The car is buying and selling macro expectations and charge coverage, not delivering a regular “up solely” impulse.

What stagnation appears like in Q1 2026

Structural stagnation is not a bearish name, but simply a liquidity regime.

Spot books on prime centralized exchanges have recovered to pre-FTX ranges for Bitcoin. Still, close-to-mid liquidity stays within the low single-digit tens of millions per aspect on most venues and is overwhelmingly focused on Binance.

On-exchange reserves sit at report lows, but inter-exchange flows have collapsed, so skinny books translate to jumpier slippage and bigger worth affect for a similar notional.

Perpetual open curiosity reset, funding stays impartial, and choices plus overhead spot supply between $93,000 and $120,000 mechanically pin Bitcoin into a vary till new capital or a macro catalyst forces repositioning.

ETF flows swing by lots of of tens of millions of {dollars} daily, but the signal flips on charge information, employment prints, and Fed steering reasonably than crypto-native fundamentals.

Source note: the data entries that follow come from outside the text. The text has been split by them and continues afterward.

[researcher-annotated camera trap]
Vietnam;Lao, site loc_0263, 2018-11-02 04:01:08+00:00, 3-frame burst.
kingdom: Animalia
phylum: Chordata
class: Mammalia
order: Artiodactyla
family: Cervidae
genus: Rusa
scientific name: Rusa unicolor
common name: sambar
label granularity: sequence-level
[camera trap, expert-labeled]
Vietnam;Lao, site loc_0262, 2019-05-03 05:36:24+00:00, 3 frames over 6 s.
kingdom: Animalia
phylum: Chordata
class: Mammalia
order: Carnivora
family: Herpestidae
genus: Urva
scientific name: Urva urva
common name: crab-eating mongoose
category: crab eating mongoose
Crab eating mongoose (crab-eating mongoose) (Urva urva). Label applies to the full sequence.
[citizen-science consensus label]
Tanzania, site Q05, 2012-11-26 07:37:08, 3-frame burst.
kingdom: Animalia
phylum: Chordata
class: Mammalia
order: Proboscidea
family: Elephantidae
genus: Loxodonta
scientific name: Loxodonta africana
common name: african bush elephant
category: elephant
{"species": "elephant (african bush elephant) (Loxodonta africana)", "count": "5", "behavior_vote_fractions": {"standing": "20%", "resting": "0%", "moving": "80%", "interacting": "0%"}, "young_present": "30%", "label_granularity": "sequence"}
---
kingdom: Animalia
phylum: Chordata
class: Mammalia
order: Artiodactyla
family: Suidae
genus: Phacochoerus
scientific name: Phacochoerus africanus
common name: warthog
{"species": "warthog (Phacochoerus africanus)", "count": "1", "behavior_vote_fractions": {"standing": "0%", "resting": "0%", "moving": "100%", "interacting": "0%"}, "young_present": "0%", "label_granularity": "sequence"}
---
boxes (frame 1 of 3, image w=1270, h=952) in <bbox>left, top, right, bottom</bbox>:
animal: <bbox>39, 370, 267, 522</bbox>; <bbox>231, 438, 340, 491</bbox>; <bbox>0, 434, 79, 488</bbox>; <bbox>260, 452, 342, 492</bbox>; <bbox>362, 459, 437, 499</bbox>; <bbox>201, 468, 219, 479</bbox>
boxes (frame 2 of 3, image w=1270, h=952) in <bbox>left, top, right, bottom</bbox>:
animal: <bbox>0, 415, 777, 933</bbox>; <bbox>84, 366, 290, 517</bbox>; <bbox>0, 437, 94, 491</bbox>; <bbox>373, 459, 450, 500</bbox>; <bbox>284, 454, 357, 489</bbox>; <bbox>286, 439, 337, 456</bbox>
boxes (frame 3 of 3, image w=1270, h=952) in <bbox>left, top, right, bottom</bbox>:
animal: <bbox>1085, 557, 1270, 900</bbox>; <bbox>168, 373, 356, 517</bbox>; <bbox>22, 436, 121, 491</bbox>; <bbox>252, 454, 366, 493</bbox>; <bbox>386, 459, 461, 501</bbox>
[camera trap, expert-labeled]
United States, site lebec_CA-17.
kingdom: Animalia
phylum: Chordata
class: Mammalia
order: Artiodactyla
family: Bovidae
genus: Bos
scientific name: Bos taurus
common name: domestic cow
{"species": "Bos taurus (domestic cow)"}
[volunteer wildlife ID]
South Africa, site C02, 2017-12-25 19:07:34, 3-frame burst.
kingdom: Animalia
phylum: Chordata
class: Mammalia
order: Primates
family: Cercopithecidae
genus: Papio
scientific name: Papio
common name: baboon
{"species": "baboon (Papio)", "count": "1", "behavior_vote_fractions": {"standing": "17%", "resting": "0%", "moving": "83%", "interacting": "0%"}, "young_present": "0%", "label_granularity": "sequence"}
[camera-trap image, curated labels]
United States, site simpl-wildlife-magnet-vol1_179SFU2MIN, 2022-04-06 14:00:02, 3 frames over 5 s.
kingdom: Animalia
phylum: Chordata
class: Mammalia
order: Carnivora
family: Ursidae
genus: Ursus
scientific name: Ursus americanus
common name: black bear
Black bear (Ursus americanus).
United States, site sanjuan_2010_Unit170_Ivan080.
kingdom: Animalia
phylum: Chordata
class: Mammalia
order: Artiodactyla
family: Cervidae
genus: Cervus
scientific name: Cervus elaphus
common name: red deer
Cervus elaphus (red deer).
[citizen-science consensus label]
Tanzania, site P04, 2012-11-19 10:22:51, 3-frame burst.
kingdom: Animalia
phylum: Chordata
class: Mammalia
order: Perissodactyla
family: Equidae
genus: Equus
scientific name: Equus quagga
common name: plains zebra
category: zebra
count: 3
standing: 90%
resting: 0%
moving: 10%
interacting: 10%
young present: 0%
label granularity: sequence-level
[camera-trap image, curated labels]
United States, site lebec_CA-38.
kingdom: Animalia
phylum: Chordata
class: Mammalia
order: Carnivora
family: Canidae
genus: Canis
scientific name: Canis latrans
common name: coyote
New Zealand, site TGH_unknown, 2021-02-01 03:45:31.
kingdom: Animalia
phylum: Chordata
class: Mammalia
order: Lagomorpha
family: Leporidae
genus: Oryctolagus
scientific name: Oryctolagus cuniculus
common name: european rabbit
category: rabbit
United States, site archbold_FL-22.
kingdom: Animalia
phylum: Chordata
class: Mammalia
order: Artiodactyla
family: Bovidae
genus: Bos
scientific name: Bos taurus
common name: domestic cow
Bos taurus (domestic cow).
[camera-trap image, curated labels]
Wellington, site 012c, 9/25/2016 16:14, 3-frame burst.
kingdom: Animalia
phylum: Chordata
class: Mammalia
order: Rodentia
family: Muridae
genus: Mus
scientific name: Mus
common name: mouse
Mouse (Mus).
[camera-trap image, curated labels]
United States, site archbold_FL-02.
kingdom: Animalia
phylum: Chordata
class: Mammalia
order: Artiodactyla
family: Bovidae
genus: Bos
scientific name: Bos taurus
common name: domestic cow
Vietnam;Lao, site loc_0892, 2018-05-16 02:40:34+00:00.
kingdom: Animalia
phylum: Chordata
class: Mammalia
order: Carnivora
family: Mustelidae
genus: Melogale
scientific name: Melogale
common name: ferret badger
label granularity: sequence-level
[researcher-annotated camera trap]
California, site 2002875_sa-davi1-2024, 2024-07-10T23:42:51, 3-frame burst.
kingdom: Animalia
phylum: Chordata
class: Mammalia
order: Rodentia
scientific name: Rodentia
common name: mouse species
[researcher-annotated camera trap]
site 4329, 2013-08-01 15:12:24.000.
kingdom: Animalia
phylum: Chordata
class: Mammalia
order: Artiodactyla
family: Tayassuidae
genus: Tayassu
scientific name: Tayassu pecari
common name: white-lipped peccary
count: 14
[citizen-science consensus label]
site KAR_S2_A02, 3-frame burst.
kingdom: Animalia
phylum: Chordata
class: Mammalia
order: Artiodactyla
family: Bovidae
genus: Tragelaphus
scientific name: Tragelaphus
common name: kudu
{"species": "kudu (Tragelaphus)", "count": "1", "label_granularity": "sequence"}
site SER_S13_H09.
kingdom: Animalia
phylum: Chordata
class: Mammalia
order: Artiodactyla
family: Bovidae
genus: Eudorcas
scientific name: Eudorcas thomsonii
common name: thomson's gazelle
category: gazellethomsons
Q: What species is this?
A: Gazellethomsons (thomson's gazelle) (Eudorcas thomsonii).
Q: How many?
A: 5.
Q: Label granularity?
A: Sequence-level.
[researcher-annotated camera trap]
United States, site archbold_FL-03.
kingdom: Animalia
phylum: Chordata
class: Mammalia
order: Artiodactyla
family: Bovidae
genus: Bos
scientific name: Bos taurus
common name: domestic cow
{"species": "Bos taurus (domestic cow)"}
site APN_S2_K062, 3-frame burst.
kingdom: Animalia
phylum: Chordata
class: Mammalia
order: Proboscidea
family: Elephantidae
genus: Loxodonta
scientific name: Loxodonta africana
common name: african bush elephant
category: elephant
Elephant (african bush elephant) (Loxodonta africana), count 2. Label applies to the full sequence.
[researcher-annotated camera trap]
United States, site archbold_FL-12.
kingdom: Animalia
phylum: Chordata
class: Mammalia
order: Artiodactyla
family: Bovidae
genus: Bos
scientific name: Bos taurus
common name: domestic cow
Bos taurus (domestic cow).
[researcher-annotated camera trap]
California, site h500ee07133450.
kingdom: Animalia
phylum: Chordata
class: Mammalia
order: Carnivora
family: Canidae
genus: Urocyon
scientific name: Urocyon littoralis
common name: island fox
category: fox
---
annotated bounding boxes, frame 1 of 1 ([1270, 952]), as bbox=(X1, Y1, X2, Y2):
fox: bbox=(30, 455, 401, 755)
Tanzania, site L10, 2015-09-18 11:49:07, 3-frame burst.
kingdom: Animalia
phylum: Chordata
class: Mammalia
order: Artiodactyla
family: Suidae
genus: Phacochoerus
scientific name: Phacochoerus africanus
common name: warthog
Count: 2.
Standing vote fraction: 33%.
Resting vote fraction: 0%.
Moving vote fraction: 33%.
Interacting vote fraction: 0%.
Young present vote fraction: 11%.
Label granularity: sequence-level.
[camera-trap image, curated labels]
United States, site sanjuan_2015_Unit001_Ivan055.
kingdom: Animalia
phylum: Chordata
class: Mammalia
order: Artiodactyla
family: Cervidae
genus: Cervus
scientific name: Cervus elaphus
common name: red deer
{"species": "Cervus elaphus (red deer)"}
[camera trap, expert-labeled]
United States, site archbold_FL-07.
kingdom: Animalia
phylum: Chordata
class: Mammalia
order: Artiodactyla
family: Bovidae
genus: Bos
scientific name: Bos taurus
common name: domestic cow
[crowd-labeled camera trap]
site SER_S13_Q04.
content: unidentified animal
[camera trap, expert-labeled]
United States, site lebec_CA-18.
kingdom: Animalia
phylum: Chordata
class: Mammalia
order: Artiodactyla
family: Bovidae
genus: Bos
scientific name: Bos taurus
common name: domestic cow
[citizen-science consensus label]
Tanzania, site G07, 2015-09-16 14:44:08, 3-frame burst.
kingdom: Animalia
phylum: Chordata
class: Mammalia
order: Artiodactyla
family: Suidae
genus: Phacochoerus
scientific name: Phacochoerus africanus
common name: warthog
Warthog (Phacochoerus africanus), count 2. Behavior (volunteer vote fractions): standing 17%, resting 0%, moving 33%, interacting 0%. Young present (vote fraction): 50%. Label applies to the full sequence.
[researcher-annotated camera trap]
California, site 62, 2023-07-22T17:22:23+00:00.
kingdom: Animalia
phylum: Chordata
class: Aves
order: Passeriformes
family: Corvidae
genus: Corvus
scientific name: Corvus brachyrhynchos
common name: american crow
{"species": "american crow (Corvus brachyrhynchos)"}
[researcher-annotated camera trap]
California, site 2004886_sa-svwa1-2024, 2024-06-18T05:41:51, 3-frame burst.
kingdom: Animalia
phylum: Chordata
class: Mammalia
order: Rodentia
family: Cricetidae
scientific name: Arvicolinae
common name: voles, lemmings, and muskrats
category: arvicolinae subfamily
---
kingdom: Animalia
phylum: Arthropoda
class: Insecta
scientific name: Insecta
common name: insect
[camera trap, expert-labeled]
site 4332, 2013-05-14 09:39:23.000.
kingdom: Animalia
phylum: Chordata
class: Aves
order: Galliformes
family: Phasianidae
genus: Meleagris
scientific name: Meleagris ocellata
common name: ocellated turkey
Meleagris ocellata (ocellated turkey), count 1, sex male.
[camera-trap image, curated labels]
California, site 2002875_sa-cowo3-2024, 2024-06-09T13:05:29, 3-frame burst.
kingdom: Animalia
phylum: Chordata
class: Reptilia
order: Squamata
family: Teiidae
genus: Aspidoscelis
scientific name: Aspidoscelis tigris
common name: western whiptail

Unless considered one of three issues adjustments, Bitcoin can have bullish headlines, new merchandise, and increasing infrastructure whereas worth motion stays uneven and range-bound via the primary half of 2026.

Liquidity exists, but it is caught. The infrastructure is institutional-grade, but it isn’t scale-ready. The capital is giant, but it is fragmented throughout venues, wrappers, and jurisdictions.

That’s what structural stagnation means: not damaged, not bearish, simply boxed in by its personal plumbing till one thing forces the following leg.